Mosuo practice "walking marriage" in which the husband stays with his family in daytime and with his wife's family during the night. The marriage can be ended at any time by either party. Most walking marriages are monogamous.[6]


Initiation ceremonies, especially for girls, and funeral rites are the main religious events. The Mosuo synthesize their traditional animistic beliefs with Tibetan Lamaism, although the traditional beliefs remains dominant. The Gan mu mountain is revered as the goddess of love and fertility, and Mosuo visit her annually for a dance celebration.[7]


"Geze [Duoji] says that many outsiders have the impression that Mosuo women lord it over men. In fact, he says, decisions are made democratically at family meetings, with each adult member having his or her say, and labor is divided in a humane and equitable fashion."[8]

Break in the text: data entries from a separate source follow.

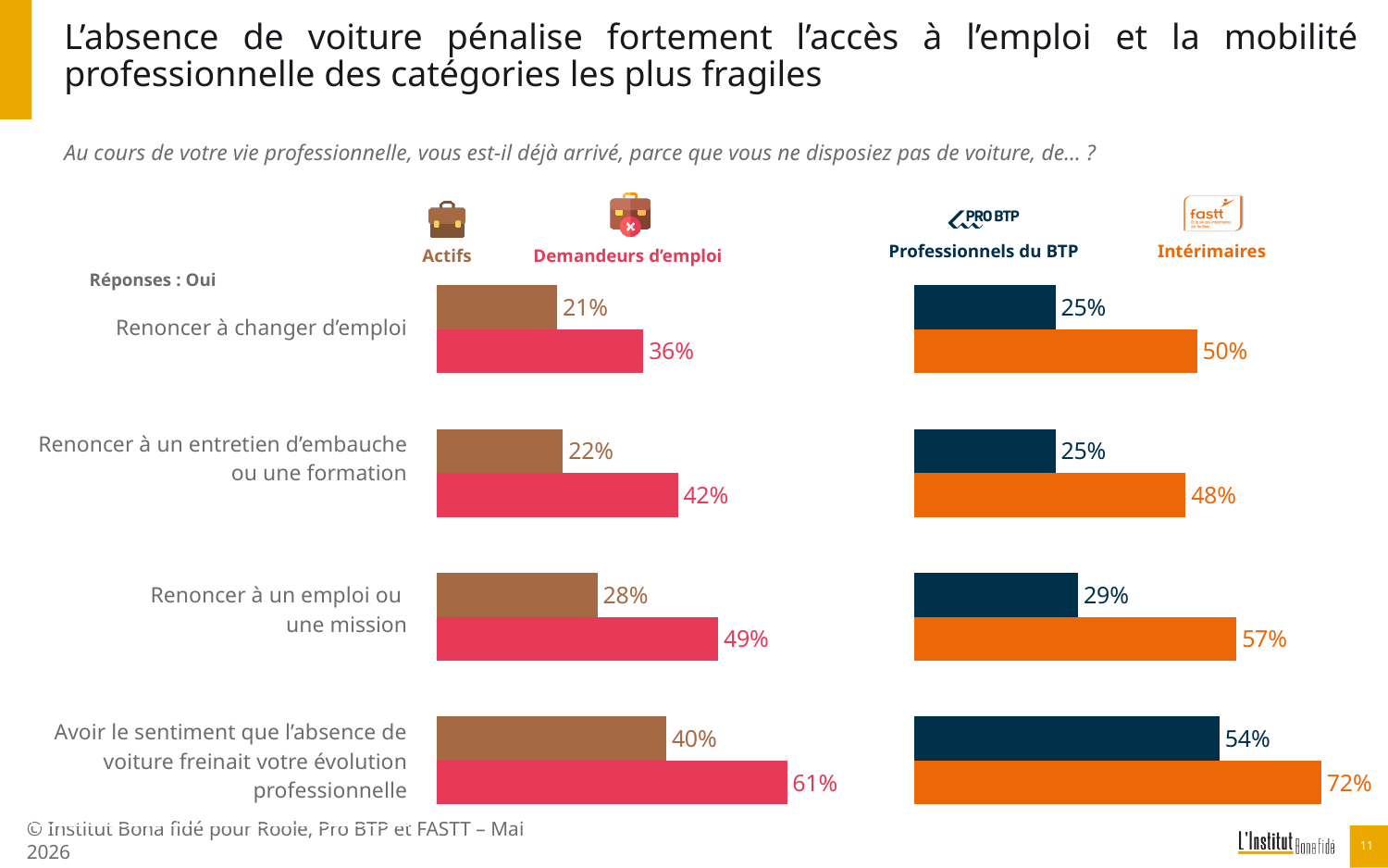
In the right chart (Professionnels du BTP / Intérimaires), which is larger for "Renoncer à un emploi ou une mission": Professionnels du BTP or Intérimaires? Intérimaires In the left chart (Actifs / Demandeurs d'emploi), which category has the lowest value for Actifs? Renoncer à changer d'emploi In the left chart (Actifs / Demandeurs d'emploi), what is the difference between Demandeurs d'emploi and Actifs for "Avoir le sentiment que l'absence de voiture freinait votre évolution professionnelle"? 21 percentage points In the right chart (Professionnels du BTP / Intérimaires), what is the value for Intérimaires for "Renoncer à un entretien d'embauche ou une formation"? 48% In the right chart (Professionnels du BTP / Intérimaires), what colour are the bars for Intérimaires? Orange In the left chart (Actifs / Demandeurs d'emploi), what is the value for Demandeurs d'emploi for "Renoncer à changer d'emploi"? 36% In the right chart (Professionnels du BTP / Intérimaires), which category has the highest value for Professionnels du BTP? Avoir le sentiment que l'absence de voiture freinait votre évolution professionnelle How many series does the right chart (Professionnels du BTP / Intérimaires) show? 2 In the right chart (Professionnels du BTP / Intérimaires), what is the difference between Intérimaires and Professionnels du BTP for "Renoncer à changer d'emploi"? 25 percentage points What kind of chart is the left chart (Actifs / Demandeurs d'emploi)? Bar chart How many categories (questions) are shown in the left chart (Actifs / Demandeurs d'emploi)? 4 In the left chart (Actifs / Demandeurs d'emploi), what is the value for Actifs for "Renoncer à un emploi ou une mission"? 28%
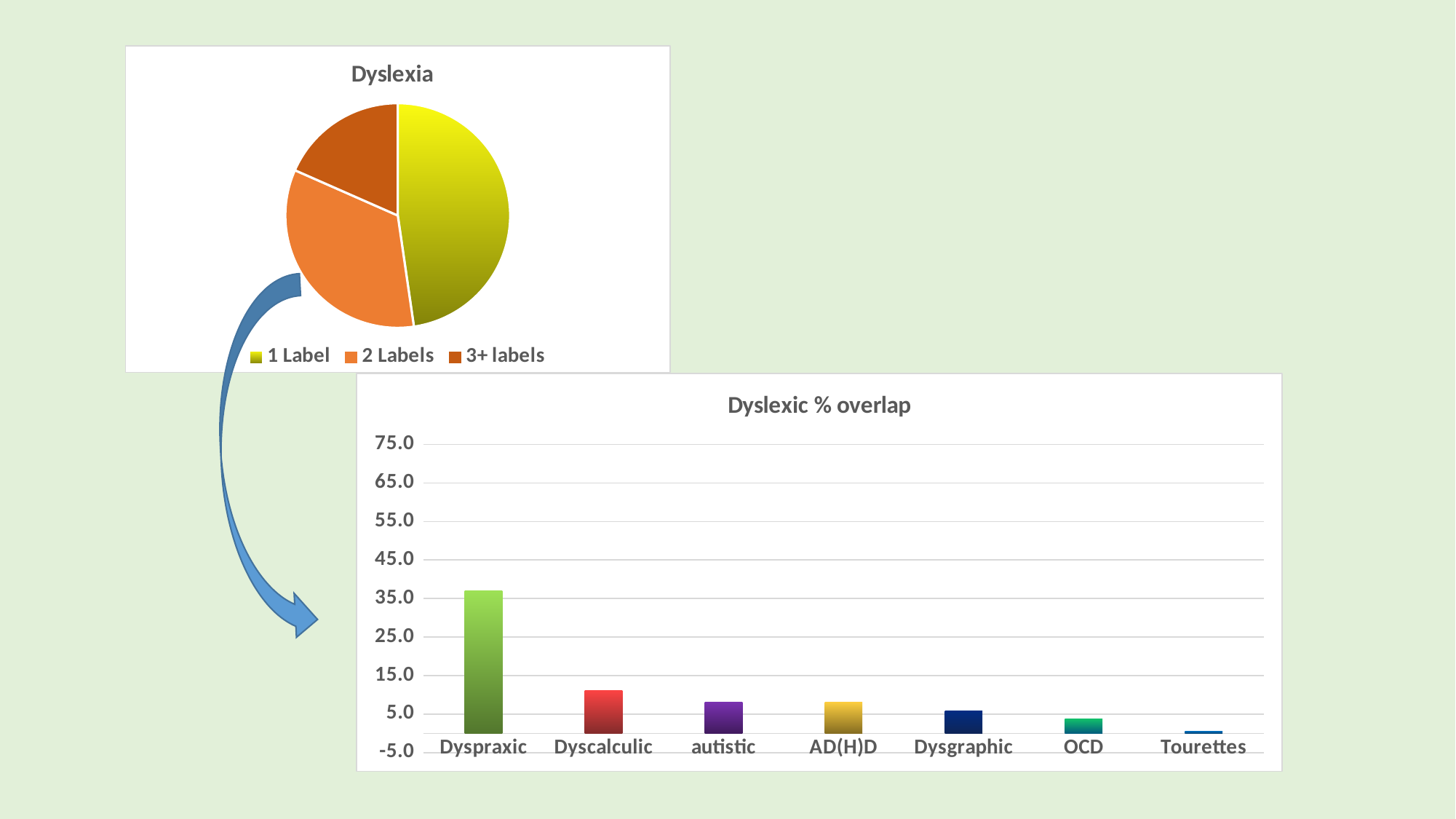
In the 'Dyslexic % overlap' chart, is the value for Dyspraxic greater or less than 25.0? greater In the 'Dyslexia' pie chart, which category has the largest slice? 1 Label In the 'Dyslexia' pie chart, which category has the smallest slice? 3+ labels What kind of chart is the 'Dyslexic % overlap' chart? bar chart How many slices does the 'Dyslexia' pie chart have? 3 In the 'Dyslexic % overlap' chart, which is larger, the value for Dyscalculic or the value for OCD? Dyscalculic In the 'Dyslexic % overlap' chart, which category has the lowest value? Tourettes In the 'Dyslexia' pie chart, what colour is the '2 Labels' slice? orange How many categories are shown in the 'Dyslexic % overlap' chart? 7 What kind of chart is the 'Dyslexia' chart? pie chart In the 'Dyslexic % overlap' chart, which category has the highest value? Dyspraxic In the 'Dyslexic % overlap' chart, is the value for OCD greater or less than 5.0? less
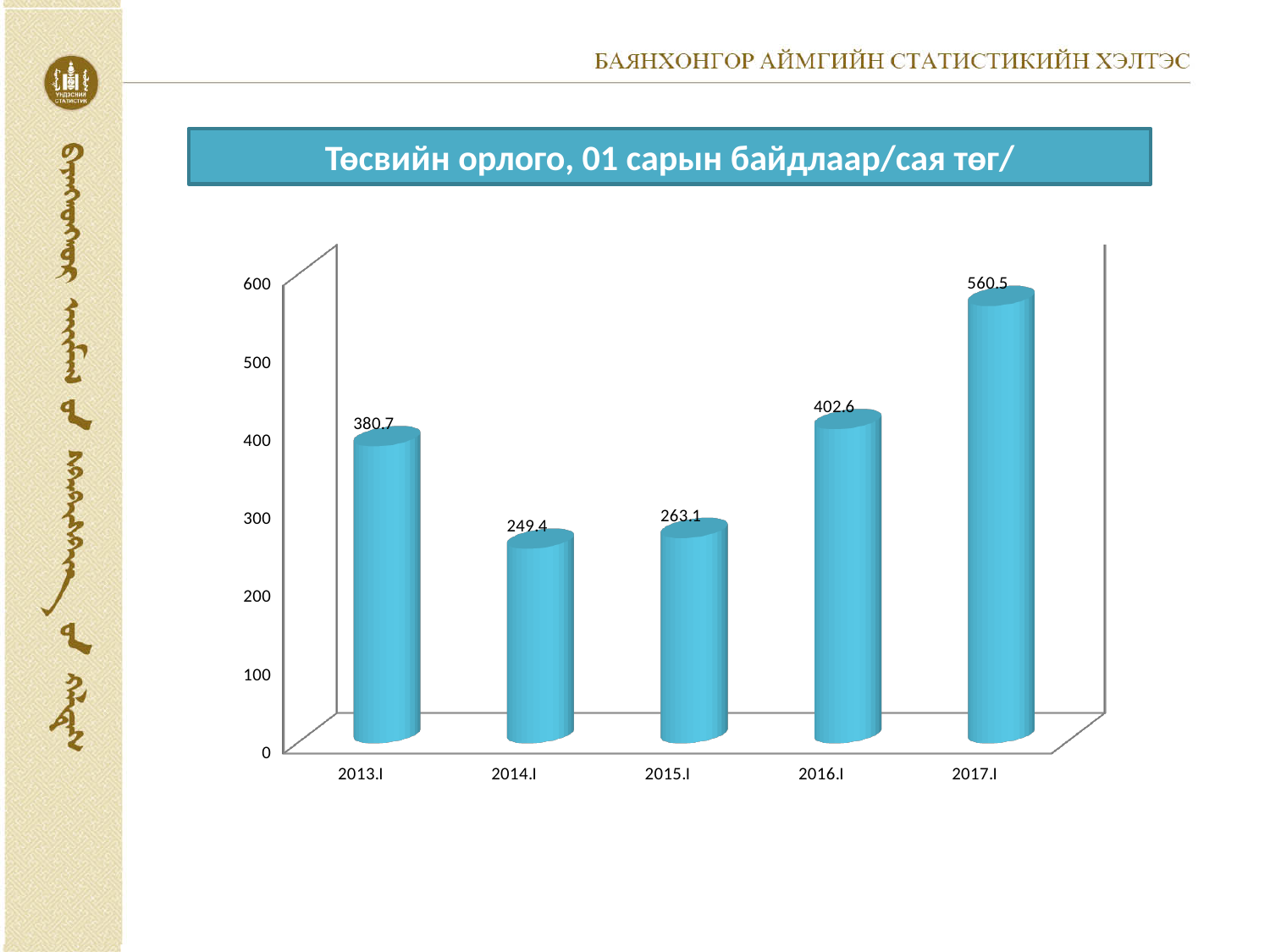
What is the value for 2016.I? 402.6 How many categories are shown on the x axis? 5 What is the value for 2015.I? 263.1 What is the difference between the values for 2017.I and 2016.I? 157.9 What is the value for 2017.I? 560.5 What is the value for 2013.I? 380.7 Which is larger, the value for 2013.I or the value for 2016.I? 2016.I What kind of chart is shown on the slide? bar chart Which category has the lowest value? 2014.I Which category has the highest value? 2017.I What is the value for 2014.I? 249.4 Is the value for 2015.I greater or less than 300? less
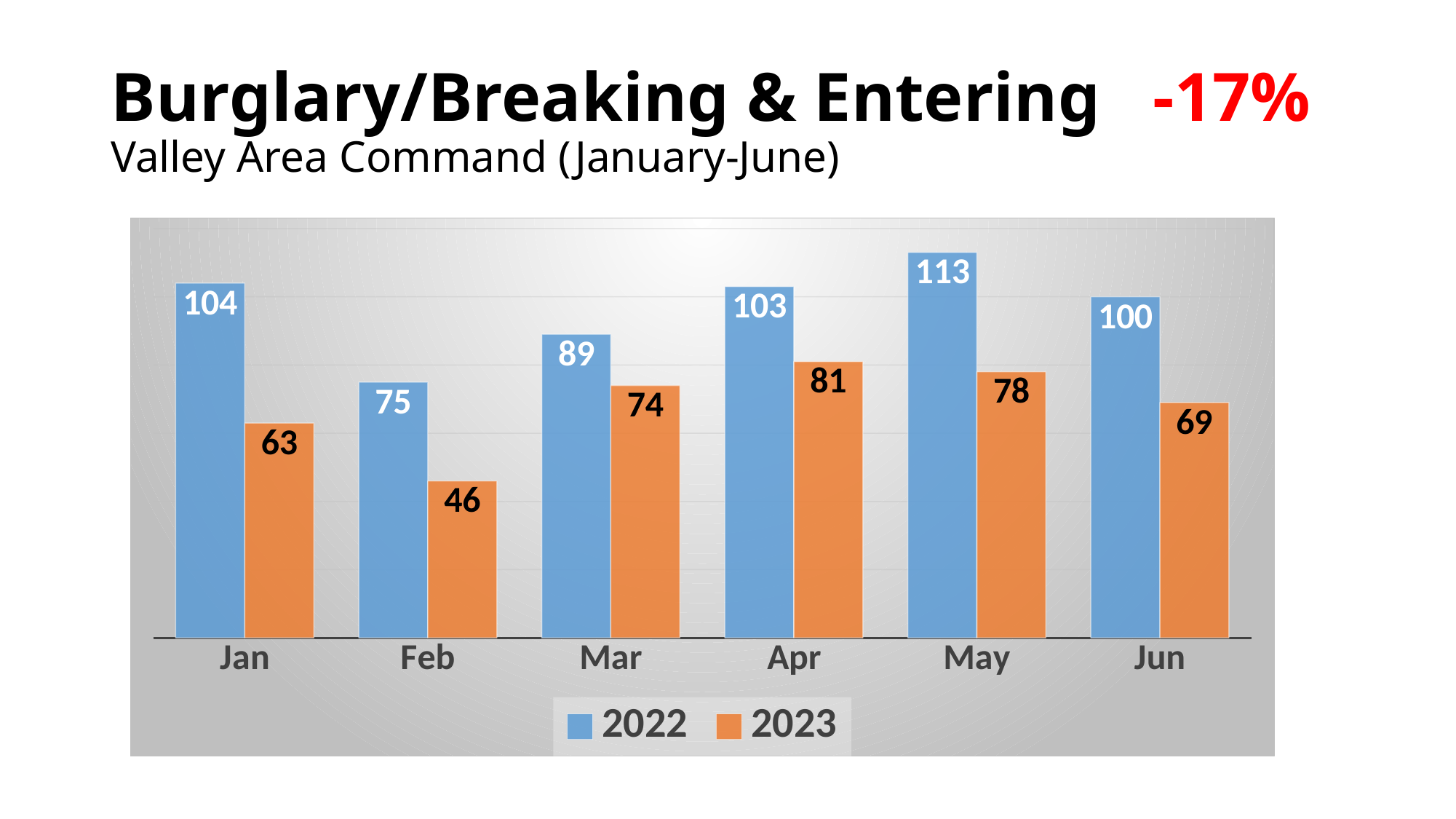
Which is larger in Mar, the 2022 value or the 2023 value? 2022 What kind of chart is shown on the slide? Bar chart What is the value for 2023 in Feb? 46 What is the value for 2023 in Apr? 81 How many series does the legend list? 2 Which month has the lowest value for 2023? Feb How many months are shown on the x axis? 6 Which series is shown in orange? 2023 What is the difference between the 2022 and 2023 values in Jan? 41 What percentage change is shown in red next to the title? -17% Which month has the highest value for 2022? May What is the value for 2022 in May? 113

The traditional shared leadership of women and men has partially eroded in recent times.[9] According to NPR, "Traditionally, the Mosuo's political leaders were often women. Today, most Mosuo officials are men, but this too is a division of labor, as the Mosuo feel men are better suited to act as envoys to the outside world of male-dominated politics."[10]


According to researcher Choo Waihong, the Mongols in medieval times imposed a feudal system that put a small landowning class of Mosuo in charge. While the rest of the Mosuo continued their matrilineal traditions, this landowning class became patrilineal, according to Waihong:

"It’s interesting. After Yunnan was conquered by Kublai Khan, he placed his people in charge of the whole province. In this area, he appointed a local family to act as the lord. By introducing the Mongolian culture to this elite, he allowed the man to say 'actually, you should get married, and you can have multiple wives.' The overlord had three to four wives over the years, and had this patriarchal set-up mandated by the government of the day.

But the rest of the Mosuo continued their matrilineal ways. It didn’t affect what the local people wanted to continue doing."[11]

The clan's Dabu organizes farmwork, distributes food and manages communal property. Income from work is handed over to her, and she distributes it through the family according to need. The Dabu does not get any privileges or unilateral decision-making power from this role.[12]

Differently-abled ("disabled") people are well cared for and revered as divine messengers.[13]


The Mosuo view nature as sentient and honors "mountains, springs, gorges and fields as sacred places." Lake Lugu is revered and protected as Mother Lake.[14]


Crime has been rare among the Mosuo.[15]

  1. Lamu Gatusa, "Matriarchal Marriage Patterns of the Mosuo People of China," Societies of Peace,
  2. 30,000 comes from Gatusa, "Matriarchal Marriage Patterns." 40,000 comes from Mosuo Project,
  4. Kelly Dawson, "Sweet, Sweet Fantasy: Searching For A Land Where Women Rule," Refinery29, 17 December 2018,
  5. Heide Goettner-Abendroth, Matriarchal Societies: Studies on Indigenous Cultures Around the World (New York: Peter Lang Publishing, 2012), 108-110.
  6. Dawson, "Sweet, Sweet Fantasy."
  7. Goettner-Abendroth, Matriarchal Societies, 113.
  8. Dawson, "Sweet."
  9. Goettner-Abendroth, Matriarchal Societies.
  10. Anthony Kuhn, "The Place In China Where The Women Lead," NPR, November 26, 2016,
  12. Goettner-Abendroth, Matriarchal Societies, 108.
  13. Gatusa, "Matriarchal Marriage."
  14. Goettner-Abendroth, Matriarchal Societies, 113.
  15. Kuhn, "The Place." Lamu Gatusa, "Matriarchal Marriage."